The marijuana will be grown hydroponically, meaning with nutrients and water, but no soil.
Plants will spend most of their time in four “flowering rooms,” where they sit in 1,936 separate containers. The 13-gallon containers, which sit in clusters of 32, look like rows of small trash cans.
The biggest flowering room — long, narrow and 9,000 square feet — can hold 864 plants.
Pipes snake around the floors, and employees called horticultural technicians can control factors including water temperature and the levels of carbon dioxide and nutrients each cluster gets.
Before going to the flowering rooms, plants will spend a few weeks in “vegetative growth,” developing their roots in flat gray containers stacked in two levels on rows of metal racks nicknamed “bunk beds.”
After harvesting, the plants will be dried, cured, trimmed and weighed in another room. Each step of the process takes place in its own climate-controlled section of the building.
Modern technology used
Barrick and his Las Vegas-based company, VonDank, outfitted the grow facility with modern technology.
“Dual end” high-pressure sodium lights cut the energy use in half, which means less need for air conditioning to combat the heat put off by the lights. A reverse osmosis water system wastes far less water than comparable models.
The building even has a small second-floor “R&D room,” where staff can experiment to see what nutrients, temperatures and carbon dioxide levels work for different strains.
“We’re very data driven,” Barrick said.
As with any marijuana business, security is heavy. The walls are thick reinforced concrete. There are security doors everywhere and 110 cameras. Some rooms require a PIN as well as an ID card swipe to enter.

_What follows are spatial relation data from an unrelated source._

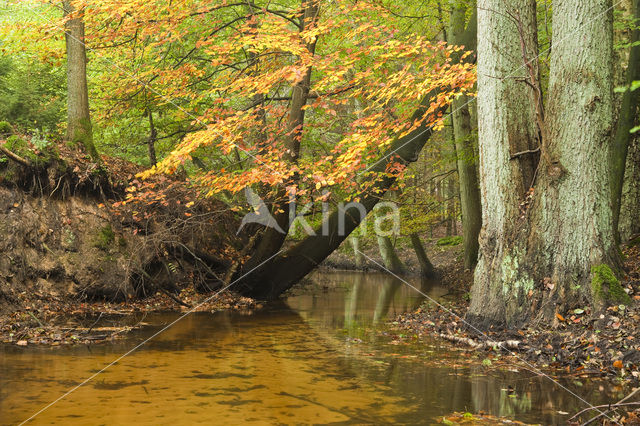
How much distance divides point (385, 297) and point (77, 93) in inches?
349

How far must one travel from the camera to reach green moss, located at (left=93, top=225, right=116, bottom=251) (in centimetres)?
1088

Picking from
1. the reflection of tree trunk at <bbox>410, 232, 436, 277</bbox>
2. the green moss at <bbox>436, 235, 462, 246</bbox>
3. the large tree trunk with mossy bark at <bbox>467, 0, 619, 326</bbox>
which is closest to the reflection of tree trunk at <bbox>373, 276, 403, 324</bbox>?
the reflection of tree trunk at <bbox>410, 232, 436, 277</bbox>

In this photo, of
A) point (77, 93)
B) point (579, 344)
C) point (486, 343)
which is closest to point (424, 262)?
point (77, 93)

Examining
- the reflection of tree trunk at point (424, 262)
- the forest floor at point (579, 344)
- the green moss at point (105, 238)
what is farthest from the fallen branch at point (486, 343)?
the reflection of tree trunk at point (424, 262)

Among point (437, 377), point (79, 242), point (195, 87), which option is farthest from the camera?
point (195, 87)

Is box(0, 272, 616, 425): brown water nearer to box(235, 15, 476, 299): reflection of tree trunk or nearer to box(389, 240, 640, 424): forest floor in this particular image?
box(389, 240, 640, 424): forest floor

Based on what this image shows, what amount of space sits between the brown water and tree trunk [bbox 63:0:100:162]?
4960mm

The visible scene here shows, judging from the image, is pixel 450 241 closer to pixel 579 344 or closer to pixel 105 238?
pixel 105 238

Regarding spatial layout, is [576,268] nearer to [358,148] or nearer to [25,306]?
[358,148]

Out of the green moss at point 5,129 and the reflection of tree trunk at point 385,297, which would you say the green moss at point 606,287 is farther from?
the green moss at point 5,129

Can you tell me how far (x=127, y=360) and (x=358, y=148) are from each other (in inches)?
169

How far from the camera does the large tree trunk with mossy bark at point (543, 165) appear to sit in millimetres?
6660

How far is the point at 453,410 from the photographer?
456 centimetres

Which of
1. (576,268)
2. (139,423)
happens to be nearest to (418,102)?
(576,268)
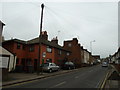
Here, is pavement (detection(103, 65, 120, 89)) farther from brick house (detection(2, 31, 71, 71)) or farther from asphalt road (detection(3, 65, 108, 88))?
brick house (detection(2, 31, 71, 71))

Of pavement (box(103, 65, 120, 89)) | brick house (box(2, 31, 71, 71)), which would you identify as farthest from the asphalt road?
brick house (box(2, 31, 71, 71))

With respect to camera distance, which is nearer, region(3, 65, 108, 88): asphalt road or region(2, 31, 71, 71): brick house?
region(3, 65, 108, 88): asphalt road

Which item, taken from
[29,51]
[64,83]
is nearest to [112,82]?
[64,83]

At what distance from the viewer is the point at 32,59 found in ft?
96.6

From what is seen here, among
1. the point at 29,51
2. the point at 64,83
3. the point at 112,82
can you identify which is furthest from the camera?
the point at 29,51

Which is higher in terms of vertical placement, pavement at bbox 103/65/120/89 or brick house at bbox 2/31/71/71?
brick house at bbox 2/31/71/71

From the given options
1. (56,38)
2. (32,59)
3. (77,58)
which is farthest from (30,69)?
(77,58)

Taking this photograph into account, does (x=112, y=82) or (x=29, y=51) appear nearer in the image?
(x=112, y=82)

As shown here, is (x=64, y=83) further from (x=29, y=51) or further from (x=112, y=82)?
(x=29, y=51)

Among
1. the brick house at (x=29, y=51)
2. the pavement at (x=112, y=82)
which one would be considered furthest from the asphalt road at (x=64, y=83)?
the brick house at (x=29, y=51)

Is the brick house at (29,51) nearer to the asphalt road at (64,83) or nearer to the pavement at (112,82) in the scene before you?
the asphalt road at (64,83)

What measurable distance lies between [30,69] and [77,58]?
29680 mm

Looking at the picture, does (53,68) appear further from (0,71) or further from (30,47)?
(0,71)

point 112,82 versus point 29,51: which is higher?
point 29,51
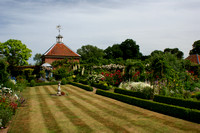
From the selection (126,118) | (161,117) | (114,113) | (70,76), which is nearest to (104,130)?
(126,118)

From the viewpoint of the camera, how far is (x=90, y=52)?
70.9 meters

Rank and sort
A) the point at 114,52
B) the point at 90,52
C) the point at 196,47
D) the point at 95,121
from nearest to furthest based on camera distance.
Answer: the point at 95,121, the point at 196,47, the point at 114,52, the point at 90,52

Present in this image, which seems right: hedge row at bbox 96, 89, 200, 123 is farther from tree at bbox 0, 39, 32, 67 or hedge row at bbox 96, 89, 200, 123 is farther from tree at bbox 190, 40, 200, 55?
tree at bbox 190, 40, 200, 55

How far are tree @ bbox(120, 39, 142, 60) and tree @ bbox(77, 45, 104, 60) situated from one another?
12003 millimetres

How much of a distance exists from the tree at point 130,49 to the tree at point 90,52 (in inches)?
473

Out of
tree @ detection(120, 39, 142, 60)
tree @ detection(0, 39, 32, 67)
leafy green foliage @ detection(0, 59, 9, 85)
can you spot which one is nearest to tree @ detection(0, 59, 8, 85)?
leafy green foliage @ detection(0, 59, 9, 85)

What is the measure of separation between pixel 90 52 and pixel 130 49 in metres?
18.0

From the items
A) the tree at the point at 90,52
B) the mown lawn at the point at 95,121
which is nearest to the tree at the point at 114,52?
the tree at the point at 90,52

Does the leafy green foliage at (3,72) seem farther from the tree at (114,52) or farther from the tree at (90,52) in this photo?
the tree at (90,52)

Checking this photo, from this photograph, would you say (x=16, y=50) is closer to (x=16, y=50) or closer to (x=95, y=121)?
(x=16, y=50)

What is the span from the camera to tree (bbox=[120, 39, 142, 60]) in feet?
193

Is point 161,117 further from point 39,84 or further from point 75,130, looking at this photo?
point 39,84

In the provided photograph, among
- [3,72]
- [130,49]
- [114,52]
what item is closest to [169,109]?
[3,72]

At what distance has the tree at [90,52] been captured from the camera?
70062 millimetres
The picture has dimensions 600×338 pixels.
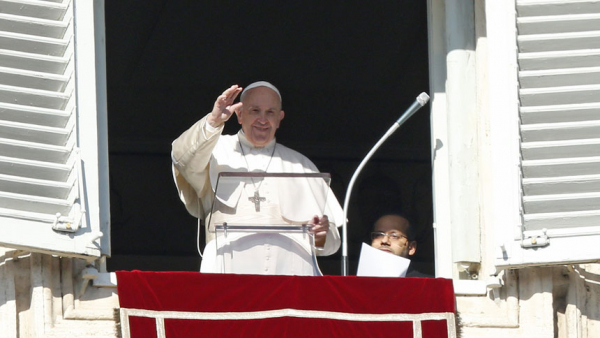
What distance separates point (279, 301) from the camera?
5688 mm

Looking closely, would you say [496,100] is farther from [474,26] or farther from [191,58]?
[191,58]

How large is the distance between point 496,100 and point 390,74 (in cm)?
467

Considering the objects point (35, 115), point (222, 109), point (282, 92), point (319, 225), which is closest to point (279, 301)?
point (319, 225)

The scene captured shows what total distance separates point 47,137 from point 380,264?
128 centimetres

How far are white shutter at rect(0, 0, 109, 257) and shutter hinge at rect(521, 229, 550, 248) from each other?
1.42m

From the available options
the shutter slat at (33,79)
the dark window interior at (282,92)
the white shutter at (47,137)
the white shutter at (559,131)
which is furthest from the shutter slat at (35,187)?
the dark window interior at (282,92)

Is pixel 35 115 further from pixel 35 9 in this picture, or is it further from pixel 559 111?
pixel 559 111

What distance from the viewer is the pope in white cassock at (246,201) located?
6.06 meters

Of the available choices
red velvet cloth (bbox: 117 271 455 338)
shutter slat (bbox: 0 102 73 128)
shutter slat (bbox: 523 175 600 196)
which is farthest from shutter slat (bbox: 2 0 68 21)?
shutter slat (bbox: 523 175 600 196)

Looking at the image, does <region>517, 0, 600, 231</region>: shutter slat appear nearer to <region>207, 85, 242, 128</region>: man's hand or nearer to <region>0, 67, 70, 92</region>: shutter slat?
<region>207, 85, 242, 128</region>: man's hand

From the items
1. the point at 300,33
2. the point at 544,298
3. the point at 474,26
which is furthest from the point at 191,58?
the point at 544,298

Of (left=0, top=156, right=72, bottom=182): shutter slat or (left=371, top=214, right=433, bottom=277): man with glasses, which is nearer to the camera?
(left=0, top=156, right=72, bottom=182): shutter slat

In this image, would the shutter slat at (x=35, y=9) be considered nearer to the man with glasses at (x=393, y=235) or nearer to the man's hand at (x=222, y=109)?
the man's hand at (x=222, y=109)

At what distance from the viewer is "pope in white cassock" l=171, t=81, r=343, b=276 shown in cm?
606
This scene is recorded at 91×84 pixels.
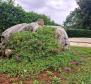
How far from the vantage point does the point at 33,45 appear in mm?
8375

Because the two businesses have two separate licenses, most employees can enter only one side or the other. Only managers have security cards that get them in both sides.

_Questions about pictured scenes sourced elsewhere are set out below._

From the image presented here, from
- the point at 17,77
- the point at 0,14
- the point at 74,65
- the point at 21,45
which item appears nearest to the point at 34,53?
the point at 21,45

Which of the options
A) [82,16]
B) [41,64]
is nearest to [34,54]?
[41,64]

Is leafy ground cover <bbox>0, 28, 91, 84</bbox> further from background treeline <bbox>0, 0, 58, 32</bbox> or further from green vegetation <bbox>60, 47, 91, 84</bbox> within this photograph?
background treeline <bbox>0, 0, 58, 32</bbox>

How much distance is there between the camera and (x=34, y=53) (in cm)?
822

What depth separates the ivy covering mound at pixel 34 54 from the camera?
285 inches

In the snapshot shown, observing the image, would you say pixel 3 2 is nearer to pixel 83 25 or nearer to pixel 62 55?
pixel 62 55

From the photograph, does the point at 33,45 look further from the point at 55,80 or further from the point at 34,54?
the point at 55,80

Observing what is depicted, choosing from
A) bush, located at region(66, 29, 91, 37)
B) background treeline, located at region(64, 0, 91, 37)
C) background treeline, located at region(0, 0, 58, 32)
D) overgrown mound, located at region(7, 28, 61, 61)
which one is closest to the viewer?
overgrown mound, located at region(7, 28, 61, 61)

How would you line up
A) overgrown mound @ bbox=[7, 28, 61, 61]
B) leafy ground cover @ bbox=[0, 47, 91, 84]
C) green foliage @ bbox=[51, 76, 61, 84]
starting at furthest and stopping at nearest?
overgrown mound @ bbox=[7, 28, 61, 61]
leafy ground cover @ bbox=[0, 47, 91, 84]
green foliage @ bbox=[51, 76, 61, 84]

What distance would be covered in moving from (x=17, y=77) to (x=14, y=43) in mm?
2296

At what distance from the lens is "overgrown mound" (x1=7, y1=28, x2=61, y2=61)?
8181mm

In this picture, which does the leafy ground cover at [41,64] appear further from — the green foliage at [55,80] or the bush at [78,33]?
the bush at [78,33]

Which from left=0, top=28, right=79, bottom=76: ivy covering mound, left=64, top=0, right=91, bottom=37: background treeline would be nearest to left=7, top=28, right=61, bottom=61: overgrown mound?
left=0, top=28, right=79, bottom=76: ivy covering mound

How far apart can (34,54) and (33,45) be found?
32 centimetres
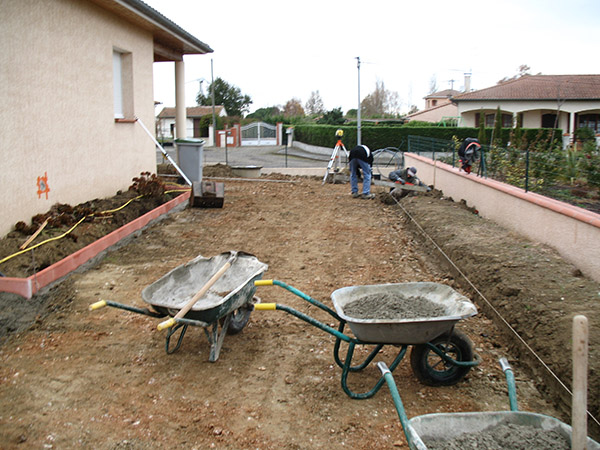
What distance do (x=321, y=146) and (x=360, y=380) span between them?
34168 millimetres

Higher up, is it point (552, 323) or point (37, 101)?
point (37, 101)

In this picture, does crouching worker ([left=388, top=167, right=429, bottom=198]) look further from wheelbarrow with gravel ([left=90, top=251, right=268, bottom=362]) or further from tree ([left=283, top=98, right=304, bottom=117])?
tree ([left=283, top=98, right=304, bottom=117])

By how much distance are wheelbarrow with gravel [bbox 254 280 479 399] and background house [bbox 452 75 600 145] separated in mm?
37382

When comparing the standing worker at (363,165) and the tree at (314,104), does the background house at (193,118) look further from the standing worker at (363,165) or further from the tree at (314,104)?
the standing worker at (363,165)

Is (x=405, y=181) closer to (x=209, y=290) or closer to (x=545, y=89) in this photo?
(x=209, y=290)

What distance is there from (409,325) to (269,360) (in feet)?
4.52

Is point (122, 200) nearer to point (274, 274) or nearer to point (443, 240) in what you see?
point (274, 274)

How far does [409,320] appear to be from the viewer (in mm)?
3748

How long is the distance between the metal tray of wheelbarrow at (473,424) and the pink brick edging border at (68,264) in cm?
455

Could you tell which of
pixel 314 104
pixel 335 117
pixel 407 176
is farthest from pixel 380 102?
pixel 407 176

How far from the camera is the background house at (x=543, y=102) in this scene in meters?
38.5

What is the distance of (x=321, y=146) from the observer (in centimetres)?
3784

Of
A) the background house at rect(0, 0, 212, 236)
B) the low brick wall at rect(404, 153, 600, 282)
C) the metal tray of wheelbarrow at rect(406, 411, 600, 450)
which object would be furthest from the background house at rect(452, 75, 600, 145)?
the metal tray of wheelbarrow at rect(406, 411, 600, 450)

On the “production side,” a carbon dioxide extraction system can ensure final products with exactly the desired level of THC, the psychoactive chemical in marijuana, or other components.
Legally, Evergreen can’t call its products organic — that’s a label approved by the U.S. Department of Agriculture, and marijuana is persona non grata to the federal government.

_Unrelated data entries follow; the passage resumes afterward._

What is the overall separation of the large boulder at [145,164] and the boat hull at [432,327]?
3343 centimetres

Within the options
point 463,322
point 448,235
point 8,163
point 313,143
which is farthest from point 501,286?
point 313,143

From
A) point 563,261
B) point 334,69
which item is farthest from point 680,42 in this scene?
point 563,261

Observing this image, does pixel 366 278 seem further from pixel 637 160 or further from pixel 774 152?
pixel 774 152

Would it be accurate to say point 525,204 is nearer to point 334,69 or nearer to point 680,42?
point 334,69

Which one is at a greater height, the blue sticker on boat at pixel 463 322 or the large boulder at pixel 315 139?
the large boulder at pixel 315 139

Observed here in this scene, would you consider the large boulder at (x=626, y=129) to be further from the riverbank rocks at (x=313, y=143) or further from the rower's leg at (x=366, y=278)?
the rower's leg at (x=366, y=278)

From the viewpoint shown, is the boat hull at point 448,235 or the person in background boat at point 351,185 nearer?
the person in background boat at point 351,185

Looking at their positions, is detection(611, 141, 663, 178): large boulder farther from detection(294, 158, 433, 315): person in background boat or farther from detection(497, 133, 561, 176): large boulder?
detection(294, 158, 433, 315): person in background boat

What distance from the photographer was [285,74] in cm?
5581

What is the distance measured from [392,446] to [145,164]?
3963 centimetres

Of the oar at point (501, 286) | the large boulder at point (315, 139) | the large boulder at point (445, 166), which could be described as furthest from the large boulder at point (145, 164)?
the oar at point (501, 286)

But the company plans to use only organic ingredients, buying food such as eggs and honey from small farms. Staff including a French-trained chocolatier will produce creations familiar and not: chocolate chip cookies, yes, but also an avocado-garbanzo bean cookie. (They swear it’s really good.)
All the “clean” technology came at a cost. But Nelson, the operations manager, said it will be worth it.
The plants, after all, are being grown for medical marijuana patients. And a lot of sick people, especially those with compromised immune systems, don’t want any more added chemicals in their body, Nelson said.